[WHAT TO DO]:
(1) From the passage on mathematics teacher preparation at UCLA, list the factors that made the TEP graduate students in the math teaching course differ from the undergraduates.
(2) According to the passage on mathematics teacher preparation at UCLA, what was the median grade in the math teaching course this past year?
(3) Carry on the passage on mathematics teacher preparation at UCLA from its final sentence.
*** GIVEN PASSAGE ***
The median grade in the math teaching course this past year was an A-. This median grade is higher than Mathematics Department undergraduate courses, with the exception of certain honors courses. On account of the selective nature of the student body, the math teaching course is in some ways akin to an honors course.


COLLABORATION WITH THE TEACHER EDUCATION PROGRAM
The rewards of collaboration between mathematics departments and teacher education programs can be great. At the same time, collaboration presents some interesting challenges. There is a deep chasm between the sociologies of mathematics departments and teacher education programs. The mathematics environment is a competitive environment, rife with exams and rankings of students. Mathematics has its Cambridge wranglers, its Putnam winners, and its Fields medalists. Teacher education programs foster a nurturing environment. Exams are suspect, rankings are anathema, and the personal qualities of prospective teachers play an important role alongside content knowledge. The challenge for mathematics departments and teacher education programs is then to bridge the sociology gap and to collaborate on effective programs for producing quality mathematics teachers.
The math teaching course at UCLA is the main point of engagement between the Mathematics Department and the Teacher Education Program (TEP). As such, it has had mixed results. On the plus side, the math teaching course provides undergraduate students in the Joint Mathematics Education Program (JMEP) with an excellent preparation for entering the TEP, and the TEP facilitates the accelerated progress of these students toward a teaching credential. On the minus side, the math teaching course was not successful in melding the goals of the undergraduates with the goals of the handful of TEP graduate students in the class. The TEP graduate students in the class had no need to have their mathematics subject matter preparation certified, they were under heavy time pressure, their expectations were quite different from those of the undergraduates, and their mathematical backgrounds and levels of mathematical sophistication were more diverse.
TEACHER PREPARATION IN A RESEARCH UNIVERSITY
Can a modern research university support an enriched program for the preparation of math teachers? Not without some difficulty. We make some general observations about teacher preparation in a mathematics department in a research university, and we describe the situation at UCLA.
*** End of GIVEN PASSAGE ***
*** GIVEN RECORDS ***
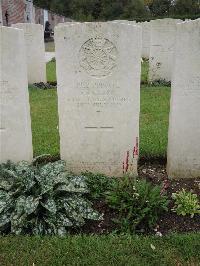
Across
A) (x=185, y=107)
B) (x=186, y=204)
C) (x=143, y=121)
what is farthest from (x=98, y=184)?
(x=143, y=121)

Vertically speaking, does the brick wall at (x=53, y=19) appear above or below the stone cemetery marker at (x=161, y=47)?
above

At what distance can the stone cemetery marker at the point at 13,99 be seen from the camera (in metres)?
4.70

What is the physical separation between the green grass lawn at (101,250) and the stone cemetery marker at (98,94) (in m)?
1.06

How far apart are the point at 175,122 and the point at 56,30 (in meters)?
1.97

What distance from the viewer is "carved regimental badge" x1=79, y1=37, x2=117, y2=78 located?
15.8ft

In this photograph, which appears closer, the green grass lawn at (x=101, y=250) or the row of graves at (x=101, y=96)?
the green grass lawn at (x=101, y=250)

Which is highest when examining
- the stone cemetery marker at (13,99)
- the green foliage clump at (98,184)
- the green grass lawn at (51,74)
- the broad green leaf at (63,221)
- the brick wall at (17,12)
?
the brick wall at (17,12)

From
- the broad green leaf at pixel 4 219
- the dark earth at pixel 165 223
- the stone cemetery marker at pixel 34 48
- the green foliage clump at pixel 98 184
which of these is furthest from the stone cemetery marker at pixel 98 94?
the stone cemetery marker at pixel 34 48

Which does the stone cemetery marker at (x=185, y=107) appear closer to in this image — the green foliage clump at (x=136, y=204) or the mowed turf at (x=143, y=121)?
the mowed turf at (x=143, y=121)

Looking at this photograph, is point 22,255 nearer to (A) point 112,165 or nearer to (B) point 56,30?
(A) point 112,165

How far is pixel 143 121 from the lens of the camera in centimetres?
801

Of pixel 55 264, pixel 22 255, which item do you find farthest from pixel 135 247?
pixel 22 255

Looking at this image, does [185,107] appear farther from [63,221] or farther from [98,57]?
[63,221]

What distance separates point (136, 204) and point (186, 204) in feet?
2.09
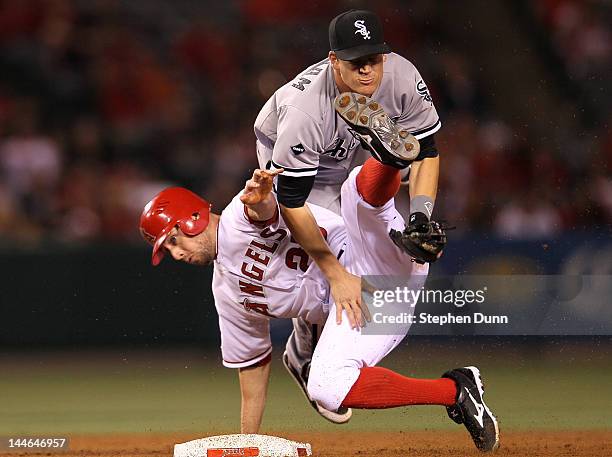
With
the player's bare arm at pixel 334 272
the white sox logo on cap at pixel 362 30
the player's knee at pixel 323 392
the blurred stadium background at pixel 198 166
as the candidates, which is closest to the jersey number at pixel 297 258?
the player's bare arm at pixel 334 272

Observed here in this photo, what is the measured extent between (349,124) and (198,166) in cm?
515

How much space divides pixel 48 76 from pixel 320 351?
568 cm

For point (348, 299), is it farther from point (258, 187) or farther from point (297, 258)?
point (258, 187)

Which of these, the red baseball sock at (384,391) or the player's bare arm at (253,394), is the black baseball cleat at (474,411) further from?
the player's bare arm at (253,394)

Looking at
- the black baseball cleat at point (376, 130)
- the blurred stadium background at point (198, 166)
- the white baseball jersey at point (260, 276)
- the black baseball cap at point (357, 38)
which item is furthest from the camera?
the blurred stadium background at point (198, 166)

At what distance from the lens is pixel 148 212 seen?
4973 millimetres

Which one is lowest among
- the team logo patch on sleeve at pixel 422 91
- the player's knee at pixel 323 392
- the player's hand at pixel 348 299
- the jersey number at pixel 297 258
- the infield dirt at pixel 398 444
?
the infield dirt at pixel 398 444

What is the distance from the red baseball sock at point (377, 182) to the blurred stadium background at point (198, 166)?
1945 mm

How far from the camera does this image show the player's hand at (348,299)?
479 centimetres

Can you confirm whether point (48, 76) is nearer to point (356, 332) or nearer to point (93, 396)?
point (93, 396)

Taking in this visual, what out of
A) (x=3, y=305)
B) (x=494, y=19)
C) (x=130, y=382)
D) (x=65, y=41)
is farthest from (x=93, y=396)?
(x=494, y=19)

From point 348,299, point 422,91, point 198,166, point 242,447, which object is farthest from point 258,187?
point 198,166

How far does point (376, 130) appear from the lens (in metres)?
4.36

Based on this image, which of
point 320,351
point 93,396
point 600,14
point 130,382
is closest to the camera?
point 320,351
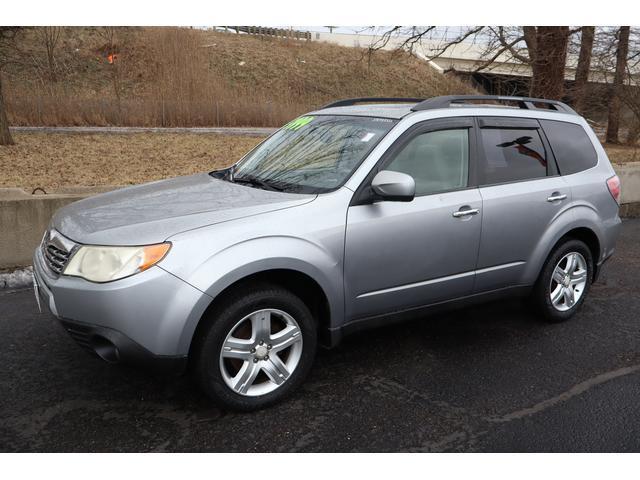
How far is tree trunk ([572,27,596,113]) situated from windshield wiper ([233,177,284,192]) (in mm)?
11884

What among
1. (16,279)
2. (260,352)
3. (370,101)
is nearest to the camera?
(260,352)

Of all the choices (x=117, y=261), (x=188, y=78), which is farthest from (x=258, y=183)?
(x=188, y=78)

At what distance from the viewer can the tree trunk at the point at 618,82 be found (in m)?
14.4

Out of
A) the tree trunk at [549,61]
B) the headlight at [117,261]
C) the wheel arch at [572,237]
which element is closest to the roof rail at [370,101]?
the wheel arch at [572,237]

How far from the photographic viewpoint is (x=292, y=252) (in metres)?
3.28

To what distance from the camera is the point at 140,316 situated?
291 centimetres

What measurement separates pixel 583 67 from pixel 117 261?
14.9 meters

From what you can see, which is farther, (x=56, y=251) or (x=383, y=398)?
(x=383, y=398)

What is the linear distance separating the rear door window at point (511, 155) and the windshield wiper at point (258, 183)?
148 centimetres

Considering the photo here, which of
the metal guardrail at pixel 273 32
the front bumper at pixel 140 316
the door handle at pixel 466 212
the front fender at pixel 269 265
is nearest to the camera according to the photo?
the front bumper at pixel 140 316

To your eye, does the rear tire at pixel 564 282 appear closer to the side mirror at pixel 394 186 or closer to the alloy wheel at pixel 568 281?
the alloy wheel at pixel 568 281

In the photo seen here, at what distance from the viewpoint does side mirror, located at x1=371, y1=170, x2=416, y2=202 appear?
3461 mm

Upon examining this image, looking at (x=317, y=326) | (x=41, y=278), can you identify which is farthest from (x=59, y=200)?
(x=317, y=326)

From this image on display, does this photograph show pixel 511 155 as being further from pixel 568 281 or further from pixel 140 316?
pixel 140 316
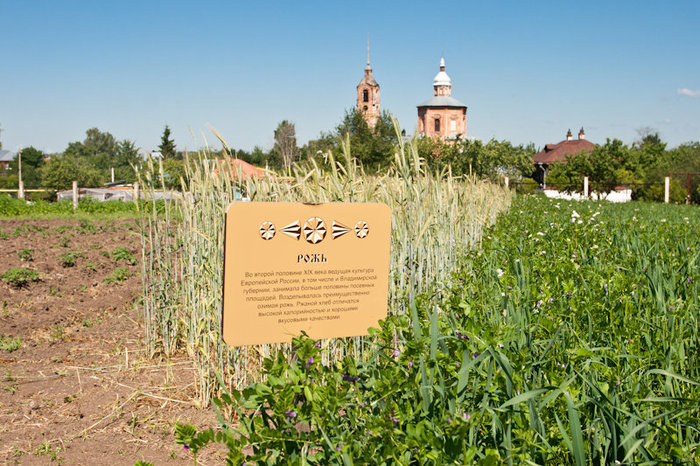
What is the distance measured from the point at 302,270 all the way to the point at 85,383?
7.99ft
*** End of GIVEN RECORDS ***
[RESPONSES BY TASK]:
(1)
- They had no need to have their mathematics subject matter preparation certified.
- They were under heavy time pressure.
- Their expectations were quite different from those of the undergraduates.
- Their mathematical backgrounds and levels of mathematical sophistication were more diverse.

(2) An A-.

(3)
A math research department can obtain substantial benefits by involving itself in the preparation of future math teachers. A teacher preparation program provides a mathematics department with a mechanism for directly improving the mathematical and professional level of school math teacher leaders. It provides an entrée to the school math scene, which can be advantageous for other department outreach and professional development programs. It provides a platform for influencing public policy on the training of math teachers. A long-term effect of these various teacher preparation and outreach activities is an increased level of mathematics preparation of students entering from high school and taking courses in the department. (Several students in our math teaching course in recent years had high school math teachers who went through the course some years ago.) In the long run, these activities contribute to raising the level of math sophistication of the citizenry at large.
The training of future science and math teachers is a goal that has been recognized at the highest levels of the University of California. Production of quality school math and science teachers serves to promote the reputation of UC and to create public and legislative support. Nevertheless, when the priorities of UC are ordered, the research mission of the university must be placed at the top, along with graduate and professional degree programs. Undergraduate programs lag, and outreach programs, however laudable, fall to the bottom of the list of priorities.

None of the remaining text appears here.